I grew up in northern Michigan (the pinky) in a small town called Cedar, a predominately Polish Catholic Community. I moved to Colorado after I graduated from Central Michigan University. I grew up playing basketball,volleyball, softball and running track and field. I always enjoyed working out and I most definitely took PE every single semester. Once I moved to Colorado, I fell in love with hiking, trail running, paddle boarding, and snowboarding. I began my teaching career as a therapeutic recreation teacher and earned my special education endorsement at Devereux Cleo Wallace, a residential treatment facility. I spent just over three years working in residential treatment before I became the high school health and PE teacher at Fort Lupton High School. Although I was grateful for the experience at FLHS, I knew I wanted to find a community that had similar values, enter PRA. I’m so thankful for the experiences, students, staff members and opportunities that PRA has provided for me.
I absolutely love working with middle school students.
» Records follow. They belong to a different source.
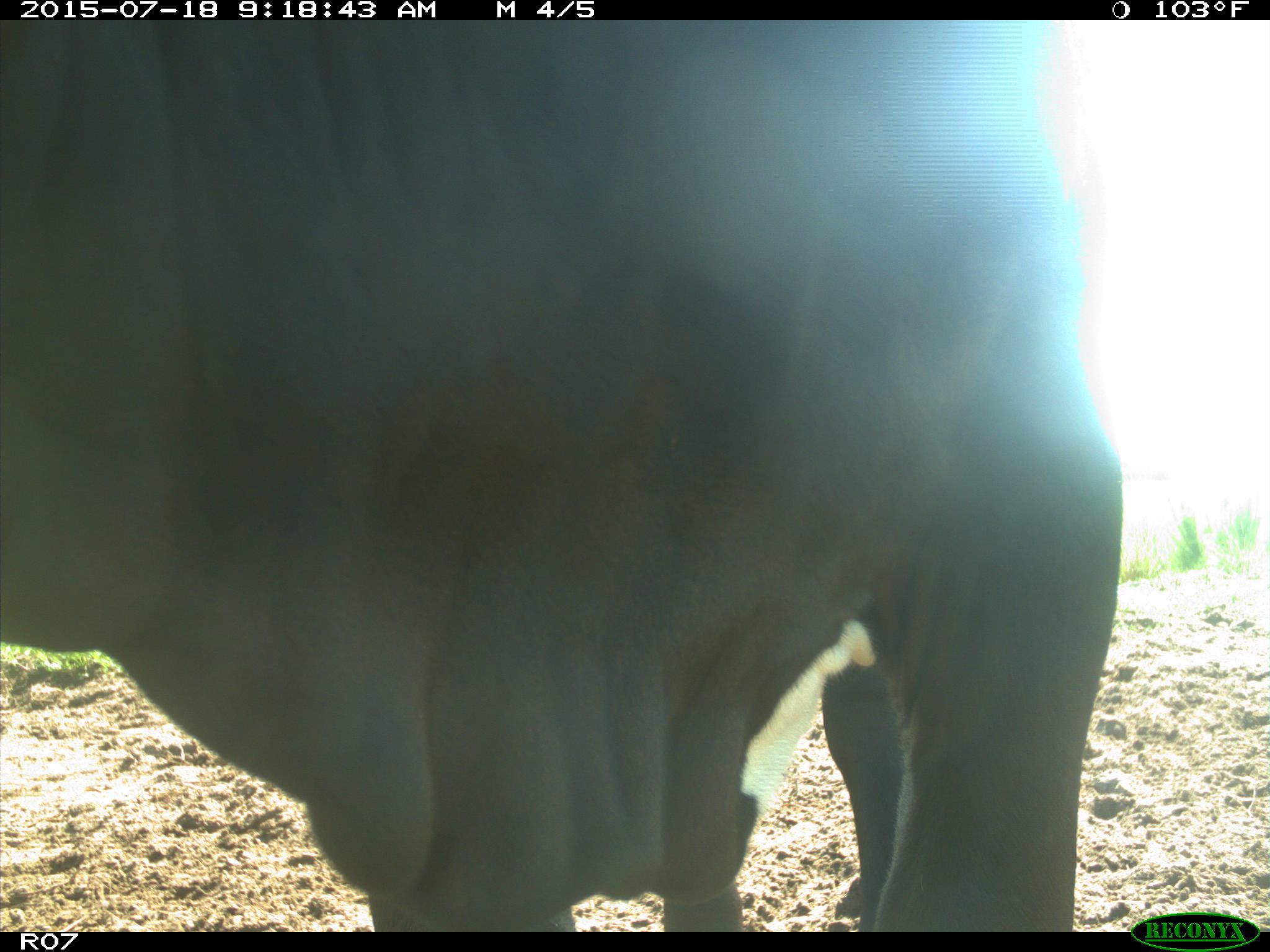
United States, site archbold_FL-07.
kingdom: Animalia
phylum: Chordata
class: Mammalia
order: Artiodactyla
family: Bovidae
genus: Bos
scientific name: Bos taurus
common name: domestic cow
Bos taurus (domestic cow).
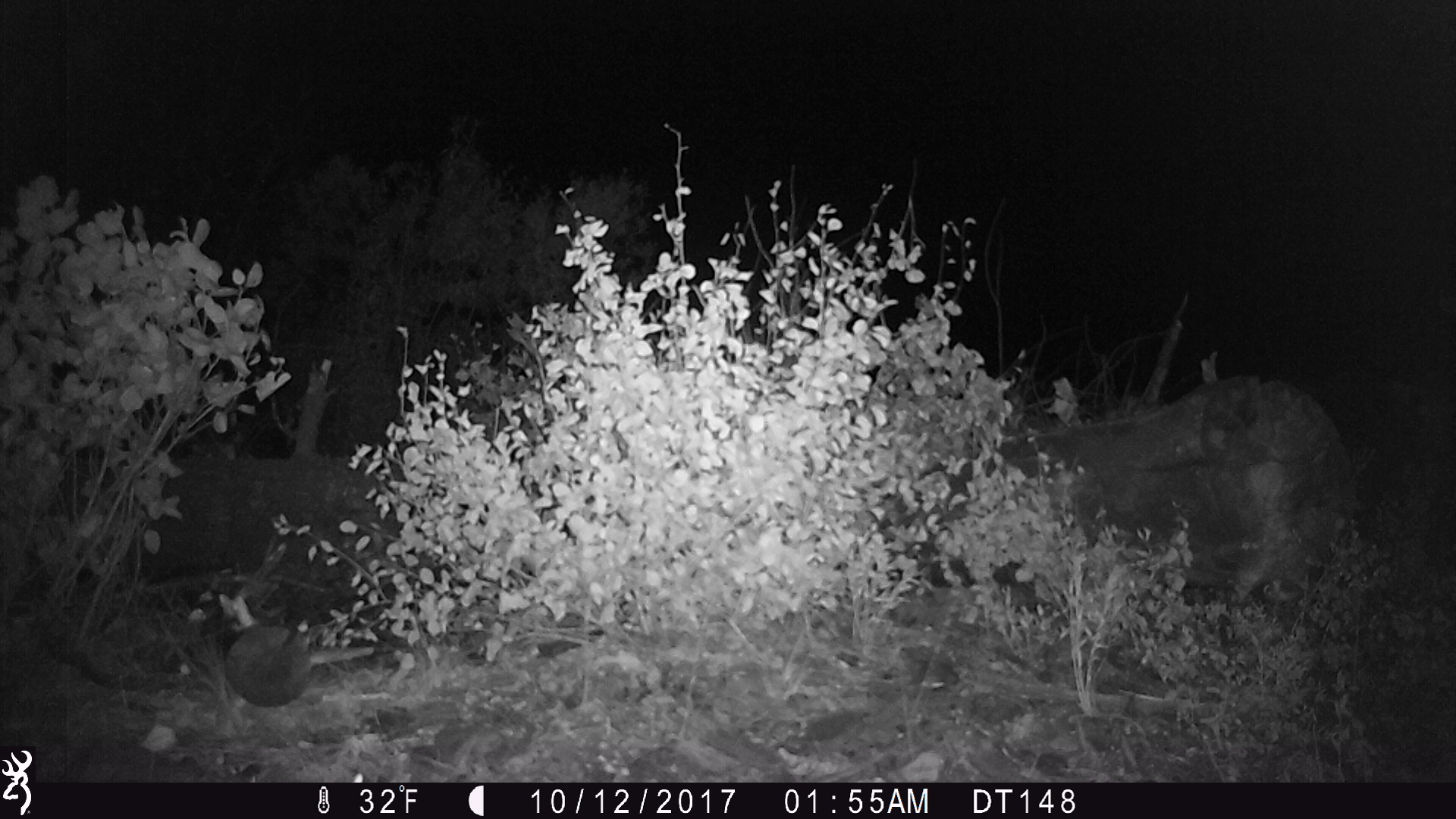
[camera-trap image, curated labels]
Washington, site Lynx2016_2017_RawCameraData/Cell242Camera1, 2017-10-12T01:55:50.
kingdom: Animalia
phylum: Chordata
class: Mammalia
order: Artiodactyla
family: Cervidae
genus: Odocoileus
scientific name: Odocoileus hemionus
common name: mule deer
Odocoileus hemionus (mule deer). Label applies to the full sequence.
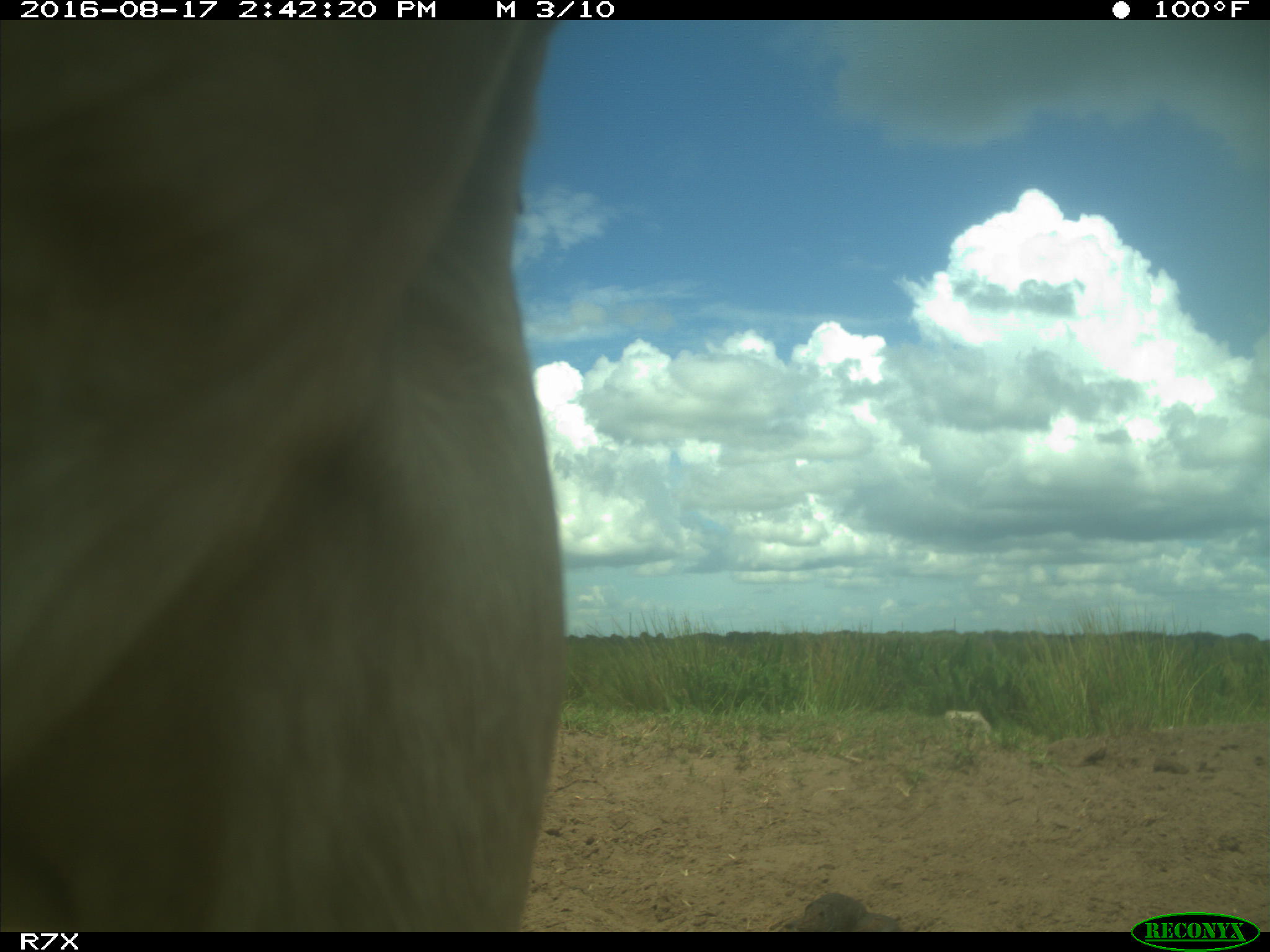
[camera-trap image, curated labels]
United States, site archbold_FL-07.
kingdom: Animalia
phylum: Chordata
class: Mammalia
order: Artiodactyla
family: Bovidae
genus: Bos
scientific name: Bos taurus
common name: domestic cow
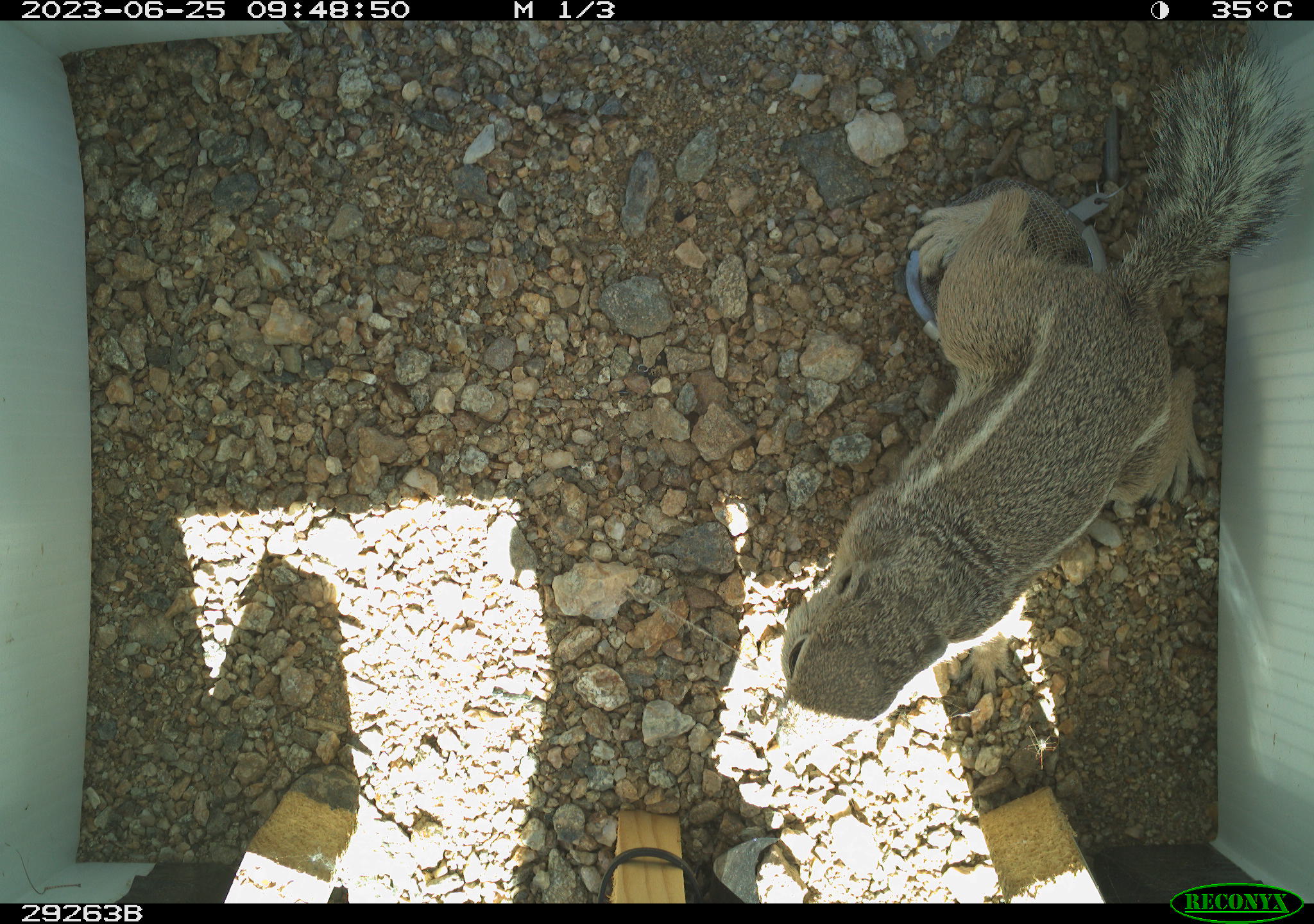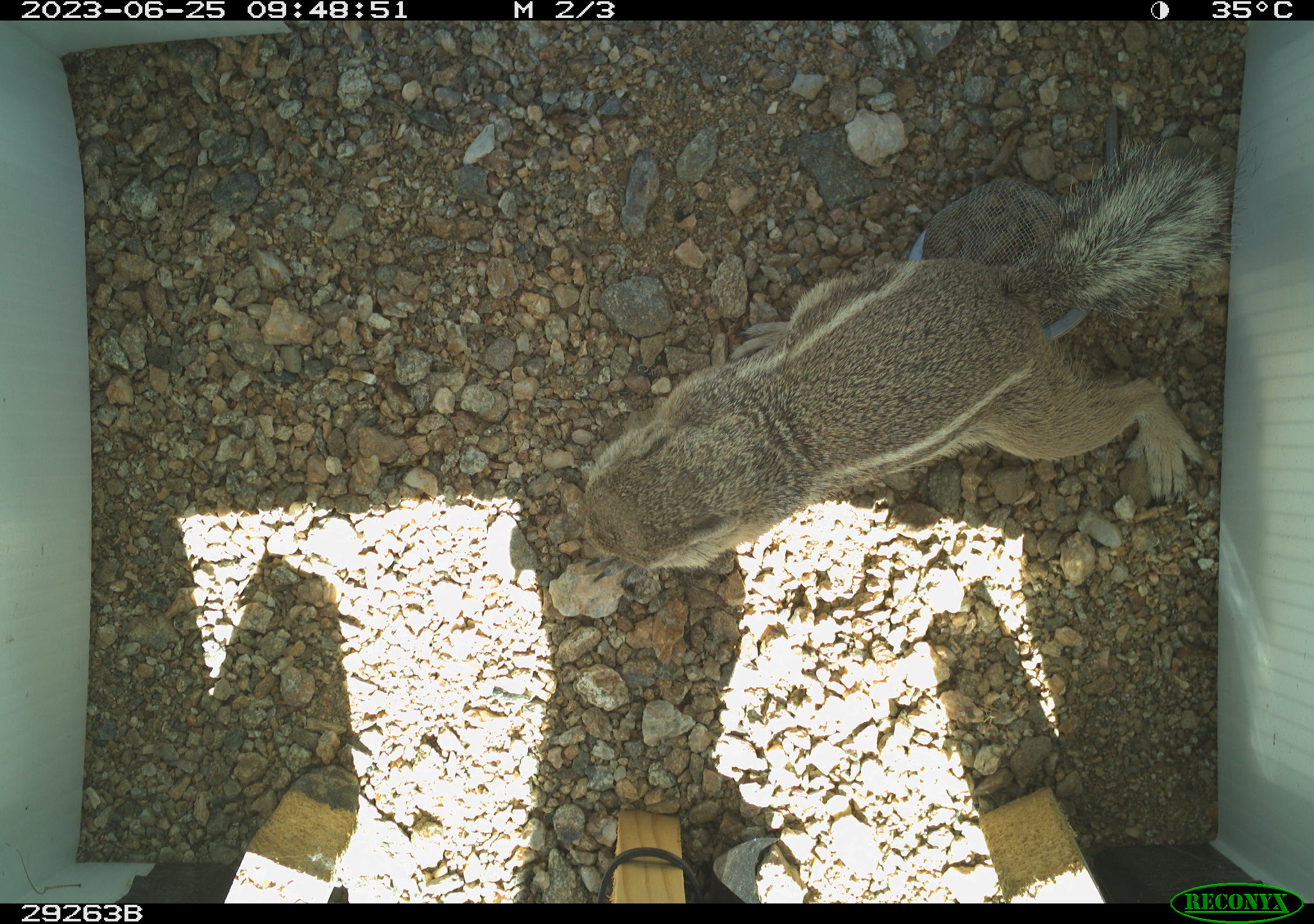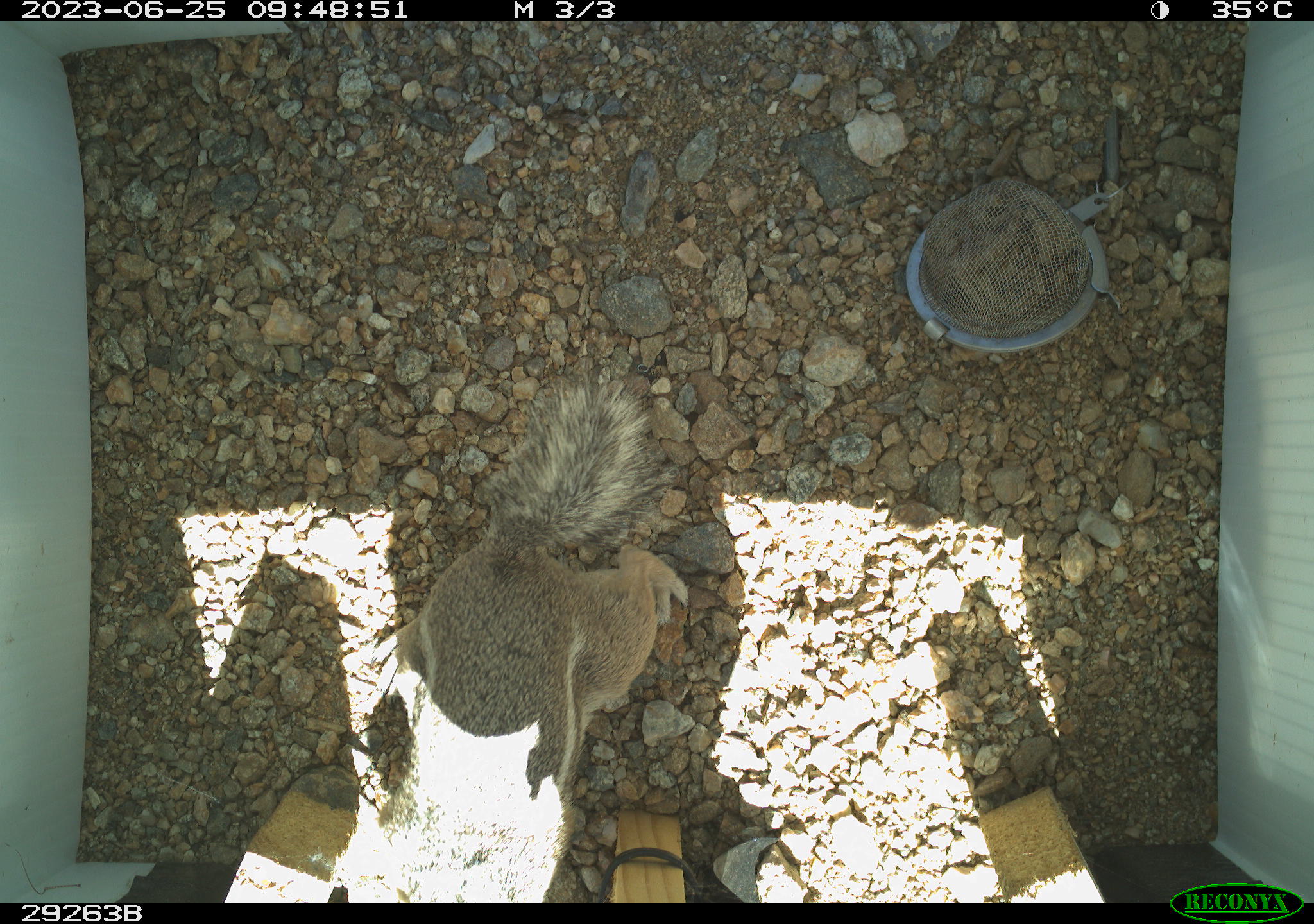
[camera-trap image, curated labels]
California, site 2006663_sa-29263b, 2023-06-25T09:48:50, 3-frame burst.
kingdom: Animalia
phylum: Chordata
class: Mammalia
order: Rodentia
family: Sciuridae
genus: Ammospermophilus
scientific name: Ammospermophilus leucurus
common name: white-tailed antelope squirrel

This is the time in their lives they are learning and creating positive habits, learning their boundaries and discovering who they are as a person. One skill that we help students learn at the middle school level is the importance of reading. Reading is important because it improves our focus, memory, empathy, and communication skills. It can reduce stress, improves your mental health, and helps you live longer. Reading also allows you to learn new things to help you succeed in your work and relationships, and what middle school student doesn’t need help with relationships? Students have study hall four times a week. During each study hall time, students are given 10 minutes of free reading during regular schedule days and up to 20 minutes on block days. This is a silent time in which students read, relax and calm their nervous system from the day’s stressors. Reading increases comprehension, creates vocabulary expansion and can strengthen writing capabilities. (See Study Hall Contract here.)
It can be difficult for students to understand the long-term benefits of reading, but as they grow it can improve memory function. Does your middle schooler like to read? Here are a few tips to get them started:
Let your student choose their own reading material.
Read together out loud
Keep up and spark conversations about what their reading
Designate family reading time (instead of TV/devices/phones)
Encourage your MS student to read to a sibling or animal
Visit the bookstore or library together
Encourage journaling
Provide access to audiobooks so they can follow along.
Take reading outside: Listen to audiobooks while hiking or while enjoying the sun.
Leave reading materials in the car (minimize device time)
I’ve personally seen the negative effects of being on my device after a long day of work. Reading and responding to one more email, endlessly scrolling through the news, recipes and workouts can leave me wanting more—just one more scroll and next thing you know it’s way past my bedtime. I’ve now made a rule for myself to put down my device by 8 p.m. and to pick up a book and read, even if it’s for 15-20 minutes. After a long day of work, a fun fiction or mystery book is my absolute favorite thing to read and decompress. Since then, my sleep has improved.
In conclusion, set a goal as a family to set down your devices and pick up a book and read 10 pages or 10 minutes a night. There are far more benefits to reading than not. I look forward to asking students what fun books they are reading in the upcoming weeks.